With topics ranging from Noam Chomsky to Malcolm Gladwell, Bowdoin Sketch Comedy presented a series of sketches satirizing the Bowdoin experience this week at Bowdoin Night Live! Held in Kresge Auditorium, the club’s final show of the semester provided a unique outlet for comical social commentary on the College and its institutional policies. 

Tom Capone ’17, the leader of Bowdoin Sketch Comedy, described the creative process of the show as one deeply connected to Bowdoin students’ experience on campus.

“We spend the entire semester paying attention to what is going on on campus, reading the Orient, trying to be as involved in as many different parts of the community as possible and finding things that either should be made fun of or lend themselves to comedy,” said Capone. 

The group is selected through a long audition process aimed at finding a diverse group of students with both comedy writing and acting talent. Only about three or four of the 40 students who auditioned last spring and this fall made the cut. Each of the ten club members wrote two or three sketches, but only the best eight were produced and performed. 

The idea of writing, acting and producing sketch comedy at Bowdoin arose from the senior thesis of Simon Brooks ’14. Since then, Bowdoin Sketch Comedy has become a chartered student organization with scheduled performances each semester. 

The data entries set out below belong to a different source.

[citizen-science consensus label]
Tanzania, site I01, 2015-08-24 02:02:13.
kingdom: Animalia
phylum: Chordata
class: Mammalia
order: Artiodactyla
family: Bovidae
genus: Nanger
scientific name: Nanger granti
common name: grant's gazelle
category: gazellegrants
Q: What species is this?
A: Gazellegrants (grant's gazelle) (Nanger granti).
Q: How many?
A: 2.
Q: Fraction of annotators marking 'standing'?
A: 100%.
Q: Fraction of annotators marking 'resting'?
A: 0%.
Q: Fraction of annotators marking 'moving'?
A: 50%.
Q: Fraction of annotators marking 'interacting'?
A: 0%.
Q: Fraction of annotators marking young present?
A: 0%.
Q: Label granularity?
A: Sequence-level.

One of the highlights of this winter’s Bowdoin Night Live! was a video satirizing Malcolm Gladwell’s podcast that criticized Bowdoin Dining Services. The sketch, called “The Return of Malcolm Gladwell,” was a play on Gladwell’s generalization of Bowdoin students representing the ‘one percent.’ 

 “I’m kind of hoping that Malcolm Gladwell actually sees it,” he said. “If he were to get angry at it or respond to it that would be the best reception that we could get.” 

Callye Bolster ’19, a member of Bowdoin Sketch Comedy, wrote a sketch based on her own frustrations with the interplay between the Office of Residential Life and College Houses regarding parties and alcohol. Bolster, a member of Reed House, said she wanted to address the stress involved in hosting campus-wide parties. 

“There are just all of these mixed messages about what we’re supposed to be doing,” she said. “Having the police come to nearly all of our parties that we’re supposed to throw but then constantly getting in trouble … I thought I’d write a skit just making fun of how confusing the process is.” 

Capone and the rest of the club believe that while Bowdoin’s improv groups—Office Hours and Improvabilities—provide a great source of light humor on campus, sketch comedy is riskier in its content, which can edge on making students feel uncomfortable. 

“It’s more difficult to digest something that cuts close to the truth, but that’s the form that I’m the most interested in and the group has worked the most to produce,” Capone said. “[We] touch very briefly on subjects that are not explicitly stated within the skits but implied and hopefully point out the absurdities of things that happen on campus.”